“Donald Trump è come la fillossera: ci costringerà a ripensare al concetto di viticoltura”. A dirlo ai nostri microfoni al Vinitaly è il professore Attilio Scienza, uno dei massimi esperti in Italia del mondo del vino.
Lo abbiamo incontrato alla festa dei dieci anni di Vinitaly International Academy e gli abbiamo chiesto cosa ne pensa dei dazi introdotti dal presidente degli Usa, Donald Trump. D’altronde, l’argomento è caldo e alla fiera di Verona quasi non si parla d’altro.
“I dazi ci sono sempre stati – dice Scienza – non è un’invenzione di Trump ma non ce ne eravamo accorti. Io penso che le cose che succedono vadano lette con una certa apertura mentale”. E da qui quella che si può definire una provocazione. O forse no.
Se anni fa la fillossera ha cambiato lo scenario vitivinicolo, oggi i dazi per Scienza possono essere visti come opportunità: “Il cambiamento climatico – ci dice – ci ha dato degli stimoli ma non siamo stati così attenti a trovare elementi di resilienza. Noi dobbiamo pensare una viticoltura diversa, nelle zone vocate. Vocazione non è una parole qualunque. Abbiamo messo vite ovunque, anche dove non andava messa ed è chiaro che ora bisogna fare i conti con il mercato e i consumatori”.

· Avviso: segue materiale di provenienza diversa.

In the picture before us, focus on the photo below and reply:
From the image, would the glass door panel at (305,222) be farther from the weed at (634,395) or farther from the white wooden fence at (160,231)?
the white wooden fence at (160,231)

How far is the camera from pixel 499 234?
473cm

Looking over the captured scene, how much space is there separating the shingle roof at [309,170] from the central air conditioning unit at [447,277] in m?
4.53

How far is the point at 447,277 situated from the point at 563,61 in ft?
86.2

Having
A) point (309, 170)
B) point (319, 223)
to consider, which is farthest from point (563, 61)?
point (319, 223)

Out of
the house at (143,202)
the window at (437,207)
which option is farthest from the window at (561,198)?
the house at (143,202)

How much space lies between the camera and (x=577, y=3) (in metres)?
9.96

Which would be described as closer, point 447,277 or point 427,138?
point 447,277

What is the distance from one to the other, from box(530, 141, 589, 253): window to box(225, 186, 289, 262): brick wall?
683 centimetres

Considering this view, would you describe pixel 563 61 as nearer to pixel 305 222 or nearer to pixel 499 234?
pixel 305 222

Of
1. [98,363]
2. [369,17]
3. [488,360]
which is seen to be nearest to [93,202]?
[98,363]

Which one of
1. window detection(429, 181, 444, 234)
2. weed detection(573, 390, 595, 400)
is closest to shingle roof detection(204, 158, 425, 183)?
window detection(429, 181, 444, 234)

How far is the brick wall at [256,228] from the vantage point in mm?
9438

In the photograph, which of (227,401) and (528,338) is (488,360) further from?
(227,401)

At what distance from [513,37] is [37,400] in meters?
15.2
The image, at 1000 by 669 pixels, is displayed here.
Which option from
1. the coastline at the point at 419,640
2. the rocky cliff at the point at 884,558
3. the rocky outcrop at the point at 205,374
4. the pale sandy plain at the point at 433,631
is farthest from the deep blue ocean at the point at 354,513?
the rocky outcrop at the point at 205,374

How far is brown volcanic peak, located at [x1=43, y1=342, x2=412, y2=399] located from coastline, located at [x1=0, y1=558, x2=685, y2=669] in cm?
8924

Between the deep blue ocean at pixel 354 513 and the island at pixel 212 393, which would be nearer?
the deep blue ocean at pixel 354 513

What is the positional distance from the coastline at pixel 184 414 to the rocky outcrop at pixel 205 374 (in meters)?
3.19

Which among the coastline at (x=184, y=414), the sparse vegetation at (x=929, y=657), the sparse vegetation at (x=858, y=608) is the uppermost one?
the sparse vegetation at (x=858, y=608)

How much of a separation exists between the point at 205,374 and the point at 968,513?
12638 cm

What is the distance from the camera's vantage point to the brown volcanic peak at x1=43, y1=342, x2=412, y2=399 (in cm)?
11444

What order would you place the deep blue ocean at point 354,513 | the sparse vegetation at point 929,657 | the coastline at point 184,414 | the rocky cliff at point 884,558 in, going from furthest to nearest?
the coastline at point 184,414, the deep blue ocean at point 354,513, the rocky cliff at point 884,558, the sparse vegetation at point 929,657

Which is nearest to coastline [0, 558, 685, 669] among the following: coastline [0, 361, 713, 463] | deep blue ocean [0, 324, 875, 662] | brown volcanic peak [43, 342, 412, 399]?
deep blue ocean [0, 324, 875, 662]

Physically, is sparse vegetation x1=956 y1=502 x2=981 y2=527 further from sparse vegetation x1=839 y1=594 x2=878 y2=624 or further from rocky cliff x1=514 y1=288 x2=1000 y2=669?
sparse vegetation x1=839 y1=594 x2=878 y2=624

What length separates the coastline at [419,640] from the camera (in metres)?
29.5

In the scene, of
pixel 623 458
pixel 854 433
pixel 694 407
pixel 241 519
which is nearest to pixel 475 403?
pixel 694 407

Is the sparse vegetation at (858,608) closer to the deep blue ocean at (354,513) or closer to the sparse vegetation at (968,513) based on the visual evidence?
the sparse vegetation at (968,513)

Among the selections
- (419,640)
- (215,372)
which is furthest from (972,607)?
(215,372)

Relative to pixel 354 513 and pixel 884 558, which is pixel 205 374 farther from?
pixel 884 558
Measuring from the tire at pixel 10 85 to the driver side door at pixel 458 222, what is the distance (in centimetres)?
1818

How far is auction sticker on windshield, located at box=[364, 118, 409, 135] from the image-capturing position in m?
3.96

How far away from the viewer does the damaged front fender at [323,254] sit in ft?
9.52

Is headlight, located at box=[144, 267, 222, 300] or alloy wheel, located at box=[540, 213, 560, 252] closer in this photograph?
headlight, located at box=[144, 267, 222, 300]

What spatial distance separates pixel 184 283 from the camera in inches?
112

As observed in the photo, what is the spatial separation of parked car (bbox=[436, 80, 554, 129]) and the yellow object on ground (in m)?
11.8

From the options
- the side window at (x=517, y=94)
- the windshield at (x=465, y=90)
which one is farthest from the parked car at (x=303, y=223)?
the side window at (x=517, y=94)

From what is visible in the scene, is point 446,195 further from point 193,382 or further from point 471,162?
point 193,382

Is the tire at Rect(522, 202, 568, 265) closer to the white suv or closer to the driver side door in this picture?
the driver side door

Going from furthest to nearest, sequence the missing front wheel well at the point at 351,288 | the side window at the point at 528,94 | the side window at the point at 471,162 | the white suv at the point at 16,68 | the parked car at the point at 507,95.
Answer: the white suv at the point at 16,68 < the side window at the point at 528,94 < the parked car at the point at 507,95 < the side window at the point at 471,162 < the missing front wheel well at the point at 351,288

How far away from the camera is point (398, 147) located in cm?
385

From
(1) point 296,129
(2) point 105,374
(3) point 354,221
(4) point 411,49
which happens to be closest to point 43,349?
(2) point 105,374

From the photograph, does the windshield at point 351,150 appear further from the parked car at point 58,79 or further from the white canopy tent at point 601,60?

Per il professore chi conosce il mondo del vino italiano sa quali sono le zone che devono rimanere e quali valorizzare. “Vedo il Sud come una zona abbandonata a se stessa, ma se c’è un luogo dove la vocazione è grande è proprio il Sud Italia. Chi soffre non sono gli industriali ma i viticoltori. Sono loro che vanno aiutati dando fiducia e dicendo che sotto i loro piedi c’è qualità. I consumatori, invece, vanno educati”.